The chassis 204 may be mounted with a fixed orientation, or be coupled via an actuator to a fixture such that the chassis 204 may move. Actuators may include piezoelectric actuators, motors, linear actuators, and other devices configured to displace or move the chassis 204 or components therein such as the projector 206 and/or the camera 210. For example, in one implementation, the actuator may comprise a pan motor 214, tilt motor 216, and so forth. The pan motor 214 is configured to rotate the chassis 204 in a yawing motion. The tilt motor 216 is configured to change the pitch of the chassis 204. By panning and/or tilting the chassis 204, different views of the scene may be acquired. The spatial analysis module 142 may use the different views to monitor objects within the environment.
One or more microphones 218 may be disposed within the chassis 204, or elsewhere within the scene. These microphones 218 may be used to acquire input from the user, for echolocation, location determination of a sound, or to otherwise aid in the characterization of and receipt of input from the scene. For example, the user may make a particular noise, such as a tap on a wall or snap of the fingers, which are pre-designated to initiate an augmented reality function. The user may alternatively use voice commands. Such audio inputs may be located within the scene using time-of-arrival differences among the microphones and used to summon an active zone within the augmented reality environment. Further, the microphones 218 may be used to receive voice input from the user for purposes of identifying and authenticating the user. The voice input may be received and passed to the user identification and authentication module 152 in the computing device 130 for analysis and verification.

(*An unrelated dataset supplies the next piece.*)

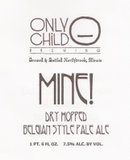 Only Child Mine! beer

One or more speakers 220 may also be present to provide for audible output. For example, the speakers 220 may be used to provide output from a text-to-speech module, to playback pre-recorded audio, etc.

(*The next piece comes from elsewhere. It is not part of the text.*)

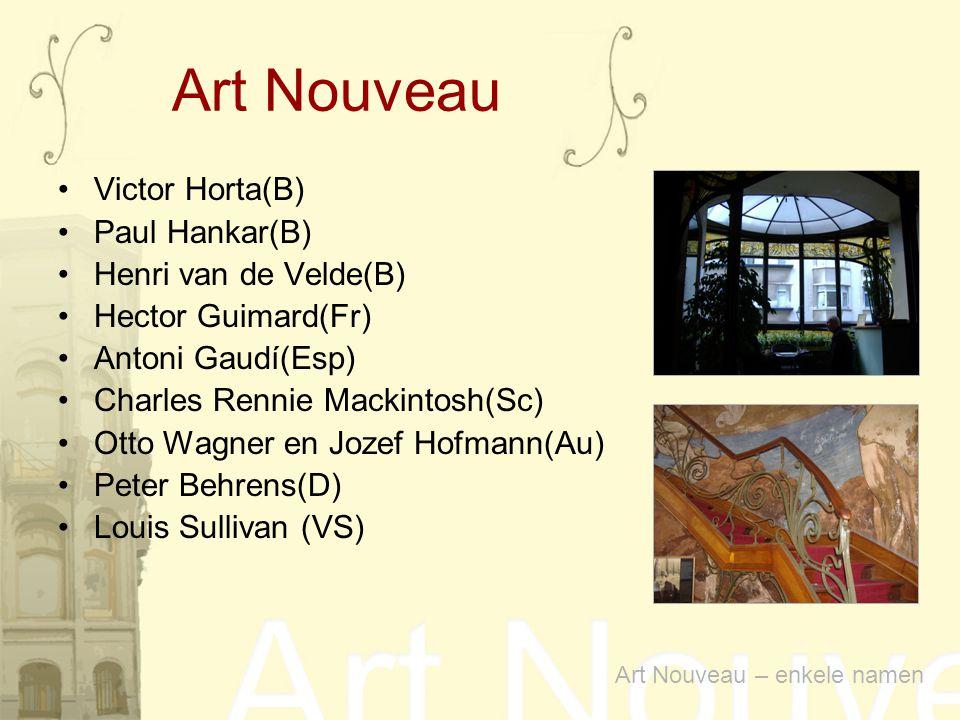 Victor Horta(B) Paul Hankar(B) Henri van de Velde(B) Hector Guimard(Fr) Antoni Gaudí(Esp) Charles Rennie Mackintosh(Sc) Otto Wagner en Jozef Hofmann(A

A transducer 222 may be present within the ARFN 102(1), or elsewhere within the environment, and configured to detect and/or generate inaudible signals, such as infrasound or ultrasound. The transducer may also employ visible or non-visible light to facilitate communication. These inaudible signals may be used to provide for signaling between accessory devices and the ARFN 102(1).
A ranging system 224 may also be provided in the ARFN 102 to provide distance information from the ARFN 102 to an object or set of objects. The ranging system 224 may comprise radar, light detection and ranging (LIDAR), ultrasonic ranging, stereoscopic ranging, and so forth. In some implementations, the transducer 222, the microphones 218, the speaker 220, or a combination thereof may be configured to use echolocation or echo-ranging to determine distance and spatial characteristics.
A wireless power transmitter 226 may also be present in the ARFN 102(1), or elsewhere within the augmented reality environment. The wireless power transmitter 226 is configured to transmit electromagnetic fields suitable for recovery by a wireless power receiver and conversion into electrical power for use by active components in other electronics, such as a non-passive screen 116. The wireless power transmitter 226 may also be configured to transmit visible or non-visible light to communicate power. The wireless power transmitter 226 may utilize inductive coupling, resonant coupling, capacitive coupling, and so forth.
In this illustration, the computing device 130 is shown within the chassis 204. However, in other implementations all or a portion of the computing device 130 may be disposed in another location and coupled to the ARFN 102(1). This coupling may occur via wire, fiber optic cable, wirelessly, or a combination thereof. Furthermore, additional resources external to the ARFN 102(1) may be accessed, such as resources in another ARFN accessible via a local area network, cloud resources accessible via a wide area network connection, or a combination thereof.
The ARFN 102(1) is characterized in part by the offset between the projector 206 and the camera 210, as designated by a projector/camera linear offset “O”. This offset is the linear distance between the projector 206 and the camera 210. Placement of the projector 206 and the camera 210 at distance “O” from one another aids in the recovery of structured light data from the scene. The known projector/camera linear offset “O” may also be used to calculate distances, dimensioning, and otherwise aid in the characterization of objects within the scene 202. In other implementations, the relative angle and size of the projector field of view 208 and camera field of view 212 may vary. Also, the angle of the projector 206 and the camera 210 relative to the chassis 204 may vary.
The user 106 is shown within the scene 202 such that the user's face 304 is between the projector 206 and a wall. A shadow 306 from the user's body appears on the wall. Further, a deformation effect 308 is produced on the shape of the user's face 304 as the structured light pattern 302 interacts with the facial features. This deformation effect 308 is detected by the camera 210, which is further configured to sense or detect the structured light. In some implementations, the camera 210 may also sense or detect wavelengths other than those used for structured light pattern 302.
The images captured by the camera 210 may be used for any number of things. For instances, some images of the scene are processed by the spatial analysis module 132 to characterize the scene 202. In some implementations, multiple cameras may be used to acquire the image. In other instances, the images of the user's face 304 (or other body contours, such as hand shape) may be processed by the spatial analysis module 132 to reconstruct 3D images of the user, which are then passed to the user identification and authentication module 140 for purposes of verifying the user.
Certain features of objects within the scene 202 may not be readily determined based upon the geometry of the ARFN 102(1), shape of the objects, distance between the ARFN 102(1) and the objects, and so forth. As a result, the spatial analysis module 132 may be configured to make one or more assumptions about the scene, and test those assumptions to constrain the dimensions of the scene 202 and maintain the model of the scene.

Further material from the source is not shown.